Can share my solution if it would be of any help to you
@joshjack and @AndrewSB thank you so much for your kind assistance and explanations that show me the direction to follow. I will experiment a while and get back to you.
@joshjack After inactivating default shouldExpand/Collapse, what do you call to reproduce their behaviour with the '+' style button?
@kmav it's a tree view command, something like [_mytreeview expandrowforcell:cell];
Because this is done as a code block using weak self inside the cell creation method (just like the demos), you have access to both the cell and the parent tree view.

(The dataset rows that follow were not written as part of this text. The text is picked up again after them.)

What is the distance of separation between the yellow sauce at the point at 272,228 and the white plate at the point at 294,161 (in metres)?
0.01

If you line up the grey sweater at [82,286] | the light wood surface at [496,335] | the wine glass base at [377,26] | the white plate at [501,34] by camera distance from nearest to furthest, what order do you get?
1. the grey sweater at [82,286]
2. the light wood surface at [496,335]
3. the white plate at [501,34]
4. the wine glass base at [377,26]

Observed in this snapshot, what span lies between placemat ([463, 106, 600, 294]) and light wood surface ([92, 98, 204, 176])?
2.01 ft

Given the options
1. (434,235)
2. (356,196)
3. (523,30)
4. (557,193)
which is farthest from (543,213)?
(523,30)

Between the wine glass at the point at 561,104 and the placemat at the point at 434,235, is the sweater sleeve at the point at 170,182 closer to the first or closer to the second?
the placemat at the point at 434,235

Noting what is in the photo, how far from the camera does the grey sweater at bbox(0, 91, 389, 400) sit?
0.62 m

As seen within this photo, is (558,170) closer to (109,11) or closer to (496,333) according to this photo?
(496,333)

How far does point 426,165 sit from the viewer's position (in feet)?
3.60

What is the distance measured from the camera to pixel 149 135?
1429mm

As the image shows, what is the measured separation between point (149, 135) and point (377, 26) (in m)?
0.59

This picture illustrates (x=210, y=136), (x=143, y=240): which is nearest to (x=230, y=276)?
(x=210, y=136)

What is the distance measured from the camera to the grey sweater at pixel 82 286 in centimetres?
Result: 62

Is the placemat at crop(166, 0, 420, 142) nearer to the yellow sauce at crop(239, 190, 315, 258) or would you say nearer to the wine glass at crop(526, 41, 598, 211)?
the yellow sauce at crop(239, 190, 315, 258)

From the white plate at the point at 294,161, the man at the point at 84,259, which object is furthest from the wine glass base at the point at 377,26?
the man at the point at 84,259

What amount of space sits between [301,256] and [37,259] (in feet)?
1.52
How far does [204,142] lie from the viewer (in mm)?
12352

@joshjack I have implemented most of what you suggested related to collapse/expand with an addition symbol and it works! performseguewithidentifier crashes, because, I think, as @AndrewSB pointed out, RATreeView cannot be used as a UITableView, so I cannot create in storyboards a TableView object and connect it to my RATreeView (I did not even tried). So, I cannot have a cell view to start ctrl-drag from it to my next detail scene.

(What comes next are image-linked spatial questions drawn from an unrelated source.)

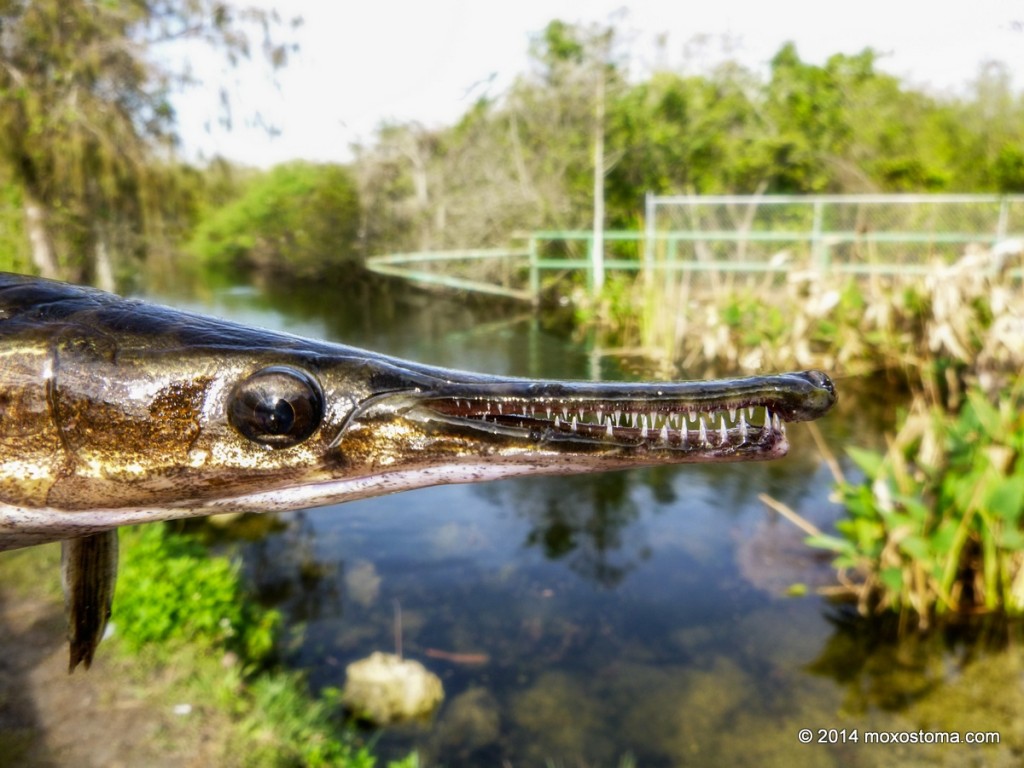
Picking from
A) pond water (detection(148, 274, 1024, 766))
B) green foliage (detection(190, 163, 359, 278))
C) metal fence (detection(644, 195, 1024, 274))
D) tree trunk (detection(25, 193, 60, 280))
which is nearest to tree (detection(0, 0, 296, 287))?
tree trunk (detection(25, 193, 60, 280))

What I did for the moment, is a programmatic solution in didSelectRowForItem as below:
- (void)treeView:(RATreeView *)treeView didSelectRowForItem:(id)item {
TeamTableViewController *detailViewController = [self.storyboard instantiateViewControllerWithIdentifier:@"UnitTeam"];
if (detailViewController) {
detailViewController.activeUser = self.activeUser;
OrgUnitsChildren *dataObject = [self.treeView itemForSelectedRow];
NSLog(@"... with unitID %d", (int)dataObject.unitID);
[detailViewController setActiveUnit:[[Unit alloc] initWithName:dataObject.name unitID:[NSString stringWithFormat:@"%f",dataObject.unitID] lat:[NSString stringWithFormat:@"%f",dataObject.latitude] lng:[NSString stringWithFormat:@"%f",dataObject.longitude]]];
}
[self.navigationController pushViewController: detailViewController animated:YES];
}
As for navigation controller and embed-in, this is how I use it. I have a series of scenes until RATreeView that the first of which is embed-in navigation controller. But, in connecting RATreeView ViewController scene with the next I cannot use segues at the moment as I said and the possibility that I have is using the code in didSelectRowForItem. In this way the navigationbar and title work. However, I still have issues for 3 first/last cells in RATreeView that are squeezed in bottom of scrollview of RATreeView ViewController. Finally, I think that in the provided example, the storyboard scenes are not used at all. There is a code in appdelegate that starts the RATreeView.
@kmav here's an alternate approach:
- (void)treeView:(RATreeView *)treeView didSelectRowForItem:(id)item {
[self performSegueWithIdentifier:@"segueToTeamTBVC" sender:self];
}
You'll still have to pass the "activeUser" somehow (I use a singleton class for that).
Last note - this line:
`OrgUnitsChildren dataObject = [self.treeView itemForSelectedRow]; should be simplified to:
OrgUnitsChildren *dataObject = item;`
@joshjack Yes. You have right! I failed yesterday with that ctrl-click and dragging, just due to bad arrangement of my scenes!!! Thank you very much for your help.
Is there any way to integrate with storyboards? For example, if there was some integration with tableviewcontroller then we could create segues more easy.